Unlike PTK, alcohol delamination of the corneal epithelium, manual epithelial debridement, and diamond burr polishing do not include ablation of the corneal stroma. For this reason, these invasive procedures have zero risk of inducing a hyperopic shift.

In myopic eyes, the hyperopic shift may be a desirable side effect. In emmetropic and hypermetropic eyes, this shift may result in blurring of UDVA and subsequent patient dissatisfaction. In this study, stromal ablation was limited to 10 microns, and treatment diameter was 9 mm, to minimize the risk of hyperopic shift. The excimer laser was operated in transepithelial mode, and a correction factor of + 0.50 D for 65 μm was used to achieve a neutral refractive outcome. This calibration factor was not used for myopic eyes.
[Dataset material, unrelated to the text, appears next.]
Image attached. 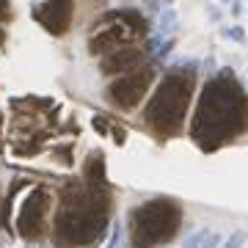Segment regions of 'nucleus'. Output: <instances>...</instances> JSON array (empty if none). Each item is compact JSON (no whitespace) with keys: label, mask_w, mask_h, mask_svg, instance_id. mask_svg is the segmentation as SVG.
<instances>
[{"label":"nucleus","mask_w":248,"mask_h":248,"mask_svg":"<svg viewBox=\"0 0 248 248\" xmlns=\"http://www.w3.org/2000/svg\"><path fill=\"white\" fill-rule=\"evenodd\" d=\"M248 108L243 89L226 75L207 83L202 94V105L193 122V138L204 149H215L223 141H232L246 127Z\"/></svg>","instance_id":"obj_1"},{"label":"nucleus","mask_w":248,"mask_h":248,"mask_svg":"<svg viewBox=\"0 0 248 248\" xmlns=\"http://www.w3.org/2000/svg\"><path fill=\"white\" fill-rule=\"evenodd\" d=\"M102 226H105V202L94 190L83 193L69 187L55 223L58 243H91L99 237Z\"/></svg>","instance_id":"obj_2"},{"label":"nucleus","mask_w":248,"mask_h":248,"mask_svg":"<svg viewBox=\"0 0 248 248\" xmlns=\"http://www.w3.org/2000/svg\"><path fill=\"white\" fill-rule=\"evenodd\" d=\"M190 89H193L190 75H169L157 86L149 108H146V122L155 127V133L169 135L182 127L187 102H190Z\"/></svg>","instance_id":"obj_3"},{"label":"nucleus","mask_w":248,"mask_h":248,"mask_svg":"<svg viewBox=\"0 0 248 248\" xmlns=\"http://www.w3.org/2000/svg\"><path fill=\"white\" fill-rule=\"evenodd\" d=\"M179 207L174 202L157 199V202L146 204L133 215V240L141 246H155L163 240H171L174 232L179 229Z\"/></svg>","instance_id":"obj_4"},{"label":"nucleus","mask_w":248,"mask_h":248,"mask_svg":"<svg viewBox=\"0 0 248 248\" xmlns=\"http://www.w3.org/2000/svg\"><path fill=\"white\" fill-rule=\"evenodd\" d=\"M143 33V17L133 11H122V14H108L105 19L94 22L91 31V53H108V50H119L127 45L130 39Z\"/></svg>","instance_id":"obj_5"},{"label":"nucleus","mask_w":248,"mask_h":248,"mask_svg":"<svg viewBox=\"0 0 248 248\" xmlns=\"http://www.w3.org/2000/svg\"><path fill=\"white\" fill-rule=\"evenodd\" d=\"M47 210H50V196H47V190H33L25 199L22 213H19V232H22L25 240H36L45 232Z\"/></svg>","instance_id":"obj_6"},{"label":"nucleus","mask_w":248,"mask_h":248,"mask_svg":"<svg viewBox=\"0 0 248 248\" xmlns=\"http://www.w3.org/2000/svg\"><path fill=\"white\" fill-rule=\"evenodd\" d=\"M149 80H152V72L149 69H138V72H130L127 78H122L119 83L110 86V99L113 105L119 108H135L141 102V97L146 94L149 89Z\"/></svg>","instance_id":"obj_7"},{"label":"nucleus","mask_w":248,"mask_h":248,"mask_svg":"<svg viewBox=\"0 0 248 248\" xmlns=\"http://www.w3.org/2000/svg\"><path fill=\"white\" fill-rule=\"evenodd\" d=\"M72 11H75V3L72 0H47L42 9H36V19L50 33L61 36V33H66V28L72 22Z\"/></svg>","instance_id":"obj_8"},{"label":"nucleus","mask_w":248,"mask_h":248,"mask_svg":"<svg viewBox=\"0 0 248 248\" xmlns=\"http://www.w3.org/2000/svg\"><path fill=\"white\" fill-rule=\"evenodd\" d=\"M138 61H141V53L135 47H119V50H113V55H108L105 61H102V72L110 75V72L138 69Z\"/></svg>","instance_id":"obj_9"},{"label":"nucleus","mask_w":248,"mask_h":248,"mask_svg":"<svg viewBox=\"0 0 248 248\" xmlns=\"http://www.w3.org/2000/svg\"><path fill=\"white\" fill-rule=\"evenodd\" d=\"M9 17H11V6H9V0H0V22H6Z\"/></svg>","instance_id":"obj_10"}]
</instances>
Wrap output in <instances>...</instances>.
Corneal haze is a known complication of PTK, ADCE, mechanical epithelial debridement, and diamond burr polishing. For this reason, eyes undergoing these treatments are commonly treated with a post-operative course of steroids and the use of a bandage contact lens to reduce the risk of corneal haze. It is important to note that use of steroid eye drops and a bandage contact lens are themselves known treatment options for RCES, which may affect treatment outcomes. In our study, only 1.6% of eyes in our study developed grade 2 cornea haze, and none developed grade 3 or more. This is lower than other studies reporting PTK treatment outcomes for RCES [18]. This difference may be due to the use of Mitomycin C 0.02% (MMC) which is used on all eyes for 30 s following corneal ablation to minimize the risk of cornea haze development. Due to concerns about MMC cytotoxic effects, there is large variability in its usage for small refractive errors and standard PTK treatment; however, there were no reported MMC complications in our study.

The strengths of this study include the large sample size, long follow-up, and additional third-party vetting of treatment-resistant RCES by MSP for publicly funded PTK. Limitations of this study include its retrospective nature, no data collection on uncorrected distance visual acuity (UDVA), only a sample (124 eyes) collected on change in CDVA, focus of the study on recurring RCES symptoms, no control group, post-operative refractive data, and non-full patient participation in post-PTK telephonic interviews. This data was not available as TE-PTK in our study was performed for the sole purpose of decreasing RCES symptoms; therefore, this data was not fully available to include in analysis.